Un décret, publié le 29 décembre au Journal officiel, introduit dans le code de l'environnement les dispositions réglementaires nécessaires à la définition et à la mise en œuvre de la trame verte et bleue. Constitue-t-il le véritable coup d'envoi de cet outil phare du Grenelle de l'environnement ?
Craintes du monde agricole
Plusieurs étapes dans la mise en place de la trame verte et bleue (TVB) avaient été franchies avant la publication de ce dernier texte. Deux décrets en date du 28 juin 2011 avaient fixé la composition et le fonctionnement du Comité national et des comités régionaux "trame verte et bleue". Le Comité national a été installé par la précédente ministre de l'Ecologie, Nathalie Kosciusko-Morizet, le 18 octobre 2011.
Mais alors que le décret avait été mis en consultation en novembre 2011 et que sa publication était attendue dans la foulée, il aura fallu finalement attendre plus d'un an pour le voir effectivement publié. Il faut dire que certains points d'achoppement existaient, notamment les craintes du monde agricole relatives à un empiètement des corridors écologiques sur les terres agricoles, qui ont pu contribuer à une mise en sourdine du projet durant la période électorale. Hormis certaines initiatives locales, le dispositif était donc encore en gestation.

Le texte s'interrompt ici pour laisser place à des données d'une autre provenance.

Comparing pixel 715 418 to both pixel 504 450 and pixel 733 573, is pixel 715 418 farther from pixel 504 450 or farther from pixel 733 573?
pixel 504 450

Réservoirs de biodiversité et corridors écologiques
Au final, en quoi consiste la trame verte et bleue ? Elle est définie comme étant "un réseau formé de continuités écologiques terrestres et aquatiques". Elle constitue "un outil d'aménagement durable du territoire" et contribue à "un état de conservation favorable des habitats naturels et des espèces et au bon état écologique des masses d'eau".
Les continuités écologiques qui constituent la TVB comprennent des réservoirs de biodiversité et des corridors écologiques. "Leur identification et leur délimitation doivent notamment permettre aux espèces animales et végétales dont la préservation ou la remise en bon état constitue un enjeu national ou régional de se déplacer pour assurer leur cycle de vie et favoriser leur capacité d'adaptation", explique le ministère de l'Ecologie.
Un document-cadre national intitulé "Orientations nationales pour la préservation et la remise en bon état des continuités écologiques" doit être élaboré par le Comité national. La loi dispose que "les documents de planification et projets relevant du niveau national, et notamment les grandes infrastructures linéaires de l'Etat et de ses établissements publics, sont compatibles avec les orientations nationales". Le décret renvoie toutefois à une loi ou à un texte réglementaire la définition des documents et projets concernés par cette obligation de compatibilité.
Schémas régionaux de cohérence écologique
Les continuités écologiques doivent être identifiées par les schémas régionaux de cohérence écologique, élaborés conjointement par les présidents de conseils régionaux et les préfets de région, en association avec les comités régionaux "trame verte et bleue". Ces schémas, soumis à enquête publique, doivent prendre en compte les enjeux nationaux et transfrontaliers identifiés par les orientations nationales.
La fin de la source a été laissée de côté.